**Exercise aim**
Please pull every line from the entries below and reproduce each one word for word.
== Data listing ==
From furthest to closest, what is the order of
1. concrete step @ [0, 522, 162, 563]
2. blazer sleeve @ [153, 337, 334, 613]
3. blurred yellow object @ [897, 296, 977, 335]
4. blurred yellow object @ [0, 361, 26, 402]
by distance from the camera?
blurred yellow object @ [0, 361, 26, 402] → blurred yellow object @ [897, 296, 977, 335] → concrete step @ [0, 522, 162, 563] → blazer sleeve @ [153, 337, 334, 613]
===
**The output**
From furthest to closest, what is the order of
1. concrete step @ [0, 522, 162, 563]
2. blazer sleeve @ [153, 337, 334, 613]
3. blurred yellow object @ [897, 296, 977, 335]
4. blurred yellow object @ [0, 361, 26, 402]
by distance from the camera?
blurred yellow object @ [0, 361, 26, 402] → blurred yellow object @ [897, 296, 977, 335] → concrete step @ [0, 522, 162, 563] → blazer sleeve @ [153, 337, 334, 613]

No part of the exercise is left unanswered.